Health and the happiness gap

If current happiness trends keep up the "life expectancy gap" between the sexes (currently 5-7 years) may completely disappear. The happiness gap is all about appearances. If you don't mind, it don't matter.
Written by Dana Blankenhorn, Inactive

Taking off from a piece her colleague David Leonhardt did two years ago, New York Times columnist Maureen Dowd this week re-launched an ongoing debate over the relative happiness of men and women.

This actually has a big impact on health. (Picture from the Celebrations Banquet Facility, Ithaca, New York.)

As I wrote here last month, people tend to get happier as they age, and keeping anger bottled up inside you can be deadly.

If current happiness trends keep up the "life expectancy gap" between the sexes (currently 5-7 years) may completely disappear.

The "happiness gap" emerged in 2007 from a Princeton survey and a literature review at the University of Pennsylvania. Leonhardt interviewed the researchers, and what he learned was that women tend to be harder on themselves.

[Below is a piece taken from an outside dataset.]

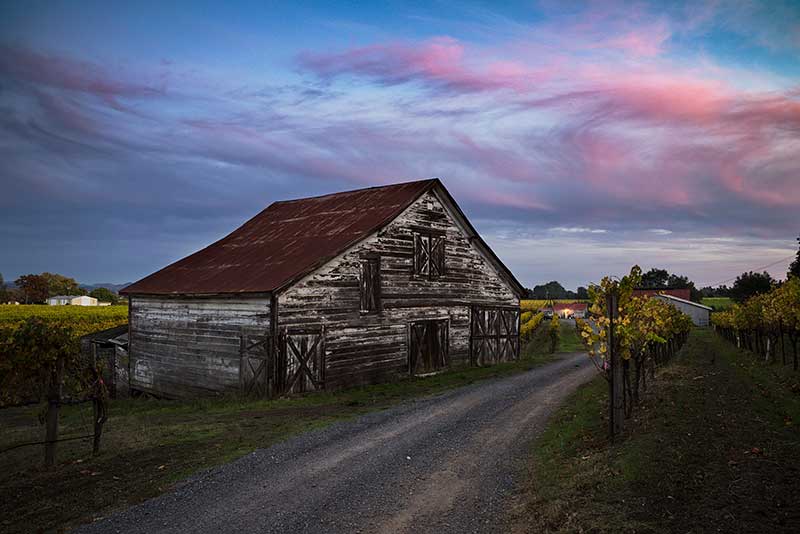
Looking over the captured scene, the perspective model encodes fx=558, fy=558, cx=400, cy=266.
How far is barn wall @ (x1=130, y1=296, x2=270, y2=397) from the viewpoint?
20688mm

This can be seen in our attitudes toward common situations.

Men enjoy being with their parents. We get to watch the game. Women find it a chore. They think they have to parent the parents. Men love being star athletes, they accept the adulation. Women agonize over it, thinking they must be perfect in every other way, too.

A humorous list by Dave's Daily of why men are happier than women says more than it pretends to. Men don't fret about their looks or relationships the way women do, he writes. "The garage is all ours," is one entry. "The world is our urinal," is another.

The happiness gap, in other words, is all about appearances. If you don't mind, it don't matter.

At The Huffington Post Marcus Buckingham writes women have become increasingly unhappy over the last 40 years. Joan Williams says it's because the world still discriminates against women. Responds Buckingham, "What we do know for certain is that women are harder on themselves than men."

One very happy woman I know has taken this advice to heart.

There are things she cares about, and things she doesn't. She cares about results, and as for appearances, she limits her field of who matters. Her family matters. Her boss matters. Everyone else -- pffft.

She once explained her feelings this way. "I want to be the one who when people visit ask 'when was the last time she cleaned,' rather than asking 'does she ever clean.'"

The key isn't whether you care, but limiting who can impact your view of yourself to only those people who really matter. Once you take care of yourself in this way you can accept yourself and then think about the problems of the world with a clearer conscience.

Letting go of what people who don't matter think works. Even if it doesn't get you a longer lifespan, this advice should get you a happier one.